Actually a more precise definition for entity type is a concept of importance to the organization, about which it wishes to capture or report information. Entity types are also called data classes, especially by the object-oriented (OO) types out there. Many practitioners will refer them to as entities for short, although this is technically incorrect, as entity is more properly thought of as an instance. A whole group of entities that are categorically similar with the same properties are then entity types.

Think of the most common entity type of them all: Person. Persons all must have at most one PreferredName, SurName, BirthDate, and BirthPlaceName. We all may have at most one SSNumber, MaidenName, or HighSchoolGraduationDate. And we may occupy one or more Roles of interest to the Organization, e.g., Employee, Customer, Vendor Contact and so on. Conceptually, all of these Roles are assumed by Persons and all of these Persons may assume many Roles.

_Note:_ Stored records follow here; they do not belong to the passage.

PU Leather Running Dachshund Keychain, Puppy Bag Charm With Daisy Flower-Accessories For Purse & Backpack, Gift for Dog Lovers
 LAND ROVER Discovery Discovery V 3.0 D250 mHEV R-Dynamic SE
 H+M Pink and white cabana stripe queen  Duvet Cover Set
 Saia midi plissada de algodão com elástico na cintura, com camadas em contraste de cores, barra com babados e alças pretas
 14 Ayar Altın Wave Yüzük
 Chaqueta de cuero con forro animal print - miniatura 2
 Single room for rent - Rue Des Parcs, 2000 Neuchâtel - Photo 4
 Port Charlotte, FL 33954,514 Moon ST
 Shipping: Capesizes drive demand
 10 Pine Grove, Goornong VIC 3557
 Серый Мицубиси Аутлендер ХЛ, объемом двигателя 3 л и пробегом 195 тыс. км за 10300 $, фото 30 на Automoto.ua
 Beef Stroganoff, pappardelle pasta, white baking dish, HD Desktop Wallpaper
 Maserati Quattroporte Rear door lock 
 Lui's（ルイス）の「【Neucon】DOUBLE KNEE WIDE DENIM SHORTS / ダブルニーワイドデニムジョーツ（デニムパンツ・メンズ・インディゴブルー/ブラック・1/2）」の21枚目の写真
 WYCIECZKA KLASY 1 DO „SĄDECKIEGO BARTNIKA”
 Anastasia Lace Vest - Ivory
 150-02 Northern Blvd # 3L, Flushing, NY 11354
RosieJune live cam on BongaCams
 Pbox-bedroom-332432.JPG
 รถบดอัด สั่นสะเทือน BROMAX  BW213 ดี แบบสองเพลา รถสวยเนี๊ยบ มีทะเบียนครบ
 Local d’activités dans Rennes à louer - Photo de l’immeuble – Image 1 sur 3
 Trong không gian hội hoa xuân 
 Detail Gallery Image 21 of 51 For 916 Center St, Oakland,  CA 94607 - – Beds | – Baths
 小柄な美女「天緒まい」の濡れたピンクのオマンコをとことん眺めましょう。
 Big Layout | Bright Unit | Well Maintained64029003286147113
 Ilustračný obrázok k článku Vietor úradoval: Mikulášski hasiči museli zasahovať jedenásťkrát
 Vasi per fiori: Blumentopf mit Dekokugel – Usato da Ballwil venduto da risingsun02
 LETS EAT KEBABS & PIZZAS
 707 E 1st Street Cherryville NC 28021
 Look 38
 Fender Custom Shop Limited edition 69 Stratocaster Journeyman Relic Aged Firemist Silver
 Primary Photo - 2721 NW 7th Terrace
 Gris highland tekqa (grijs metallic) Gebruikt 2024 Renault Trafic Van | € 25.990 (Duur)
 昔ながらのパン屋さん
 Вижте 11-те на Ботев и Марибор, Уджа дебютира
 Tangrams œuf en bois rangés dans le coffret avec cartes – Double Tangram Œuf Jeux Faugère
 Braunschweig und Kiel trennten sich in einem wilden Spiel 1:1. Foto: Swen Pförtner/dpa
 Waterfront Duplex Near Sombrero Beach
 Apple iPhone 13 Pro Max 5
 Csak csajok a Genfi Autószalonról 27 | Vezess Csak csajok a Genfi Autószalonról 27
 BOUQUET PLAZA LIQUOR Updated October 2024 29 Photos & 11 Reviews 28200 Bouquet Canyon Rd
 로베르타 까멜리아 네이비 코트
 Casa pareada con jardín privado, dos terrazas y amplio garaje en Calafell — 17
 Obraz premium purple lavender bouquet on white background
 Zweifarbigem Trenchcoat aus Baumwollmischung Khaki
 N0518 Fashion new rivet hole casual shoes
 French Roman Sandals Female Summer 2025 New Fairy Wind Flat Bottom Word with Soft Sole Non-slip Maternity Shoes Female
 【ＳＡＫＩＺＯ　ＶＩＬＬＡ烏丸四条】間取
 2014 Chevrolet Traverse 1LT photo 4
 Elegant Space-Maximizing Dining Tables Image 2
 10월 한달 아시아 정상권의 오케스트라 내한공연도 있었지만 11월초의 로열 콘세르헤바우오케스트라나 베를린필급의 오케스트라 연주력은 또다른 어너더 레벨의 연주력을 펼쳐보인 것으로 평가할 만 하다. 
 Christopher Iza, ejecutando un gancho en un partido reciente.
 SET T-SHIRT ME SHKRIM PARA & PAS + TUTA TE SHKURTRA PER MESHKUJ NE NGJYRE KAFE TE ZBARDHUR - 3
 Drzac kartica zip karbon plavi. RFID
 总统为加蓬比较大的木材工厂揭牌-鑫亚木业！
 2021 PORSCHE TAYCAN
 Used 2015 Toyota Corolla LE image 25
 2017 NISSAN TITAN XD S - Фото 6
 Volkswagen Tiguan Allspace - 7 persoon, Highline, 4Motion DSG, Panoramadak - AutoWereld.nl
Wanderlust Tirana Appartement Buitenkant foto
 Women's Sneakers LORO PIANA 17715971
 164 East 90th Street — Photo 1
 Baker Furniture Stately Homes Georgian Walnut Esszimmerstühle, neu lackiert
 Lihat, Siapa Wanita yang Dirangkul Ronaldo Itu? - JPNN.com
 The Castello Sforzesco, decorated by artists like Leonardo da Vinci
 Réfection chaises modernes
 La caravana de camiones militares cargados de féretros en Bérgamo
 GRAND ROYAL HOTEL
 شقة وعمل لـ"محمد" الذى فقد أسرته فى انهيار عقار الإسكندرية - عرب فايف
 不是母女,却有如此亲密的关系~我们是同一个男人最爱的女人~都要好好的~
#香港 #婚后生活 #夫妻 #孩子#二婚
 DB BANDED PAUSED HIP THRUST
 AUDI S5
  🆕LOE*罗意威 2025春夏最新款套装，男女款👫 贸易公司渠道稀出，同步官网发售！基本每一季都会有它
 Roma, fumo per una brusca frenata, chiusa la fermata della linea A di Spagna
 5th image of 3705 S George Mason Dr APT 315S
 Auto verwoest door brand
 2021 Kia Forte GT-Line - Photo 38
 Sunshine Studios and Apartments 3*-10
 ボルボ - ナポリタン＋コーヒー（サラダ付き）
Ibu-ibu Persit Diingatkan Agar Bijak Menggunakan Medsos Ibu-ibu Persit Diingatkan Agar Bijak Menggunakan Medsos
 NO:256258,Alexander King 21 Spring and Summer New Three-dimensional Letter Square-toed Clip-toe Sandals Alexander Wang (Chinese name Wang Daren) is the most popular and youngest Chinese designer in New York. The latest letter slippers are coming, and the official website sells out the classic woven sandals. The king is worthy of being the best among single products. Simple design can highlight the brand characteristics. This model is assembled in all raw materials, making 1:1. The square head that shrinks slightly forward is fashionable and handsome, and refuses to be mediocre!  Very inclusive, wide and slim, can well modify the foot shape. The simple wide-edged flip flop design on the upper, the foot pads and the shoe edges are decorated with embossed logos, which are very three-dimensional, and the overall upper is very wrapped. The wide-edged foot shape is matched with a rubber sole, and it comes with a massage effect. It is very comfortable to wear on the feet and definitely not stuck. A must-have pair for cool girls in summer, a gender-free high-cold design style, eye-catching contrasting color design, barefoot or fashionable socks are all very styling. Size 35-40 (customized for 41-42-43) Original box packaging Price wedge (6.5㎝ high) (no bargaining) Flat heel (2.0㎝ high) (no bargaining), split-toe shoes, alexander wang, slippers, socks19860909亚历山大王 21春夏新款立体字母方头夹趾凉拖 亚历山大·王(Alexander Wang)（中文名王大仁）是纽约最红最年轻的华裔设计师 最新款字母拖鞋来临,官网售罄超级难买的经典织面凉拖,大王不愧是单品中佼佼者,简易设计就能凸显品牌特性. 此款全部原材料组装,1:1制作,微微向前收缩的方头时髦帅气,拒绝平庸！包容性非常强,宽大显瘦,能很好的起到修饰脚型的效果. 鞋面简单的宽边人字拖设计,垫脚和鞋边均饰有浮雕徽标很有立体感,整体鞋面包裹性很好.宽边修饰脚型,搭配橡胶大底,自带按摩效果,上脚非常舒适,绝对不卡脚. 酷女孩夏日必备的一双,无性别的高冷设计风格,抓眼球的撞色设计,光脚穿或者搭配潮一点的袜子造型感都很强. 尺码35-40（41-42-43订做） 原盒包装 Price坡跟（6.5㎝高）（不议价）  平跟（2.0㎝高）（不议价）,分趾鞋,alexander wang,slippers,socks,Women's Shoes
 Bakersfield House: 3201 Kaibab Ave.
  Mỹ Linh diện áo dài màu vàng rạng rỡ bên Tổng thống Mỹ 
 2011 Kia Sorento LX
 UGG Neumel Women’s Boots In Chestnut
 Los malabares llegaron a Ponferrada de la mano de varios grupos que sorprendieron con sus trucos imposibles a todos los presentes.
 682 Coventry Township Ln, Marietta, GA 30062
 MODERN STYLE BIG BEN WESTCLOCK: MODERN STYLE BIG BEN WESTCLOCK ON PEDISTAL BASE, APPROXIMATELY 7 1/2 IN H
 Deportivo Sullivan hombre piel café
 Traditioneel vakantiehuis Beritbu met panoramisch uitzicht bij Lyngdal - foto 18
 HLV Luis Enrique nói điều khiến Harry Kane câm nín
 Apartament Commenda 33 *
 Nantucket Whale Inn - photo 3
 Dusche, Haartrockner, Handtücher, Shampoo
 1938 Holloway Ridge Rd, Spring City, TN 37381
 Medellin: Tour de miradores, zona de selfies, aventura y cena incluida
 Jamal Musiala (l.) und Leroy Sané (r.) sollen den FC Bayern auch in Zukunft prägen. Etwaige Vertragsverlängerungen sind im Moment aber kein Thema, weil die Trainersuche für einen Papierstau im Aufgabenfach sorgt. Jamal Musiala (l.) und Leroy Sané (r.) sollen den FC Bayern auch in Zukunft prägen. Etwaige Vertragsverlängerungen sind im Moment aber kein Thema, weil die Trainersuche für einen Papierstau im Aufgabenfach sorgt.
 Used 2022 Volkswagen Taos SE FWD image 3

So entity types are also class-type nouns: Persons, places (GeopoliticalAreas), or things. Things can be tangible like a Book or Product or they can be intangible, like a Course or PartSpecification . Indeed, the most relevant and most difficult entity types to identify are related to events. An ItemSale or a PurchaseOrderEntry are common itemization events. These event entity types are sometimes discovered while resolving associative entity types, this is not necessarily so. In my experience, in fact, maintaining inherited dependency between parent entities and a single child while data modeling will uncover these event-dependent associations. An organizational subject matter expert (SME) may not even recognize these entity types as important because they are implicit, but they are absolutely fundamental to the organization and thereby the data model. This can make them difficult to name. A process model may indeed be helpful to cross reference to be sure that all elementary business events are mappable to a "root" entity type.

In closing, remember an organizational entity-type is not a table, report, control object or any other programming construct. It is something that organizational SMEs will (eventually) recognize as important to conduct of business within that organization.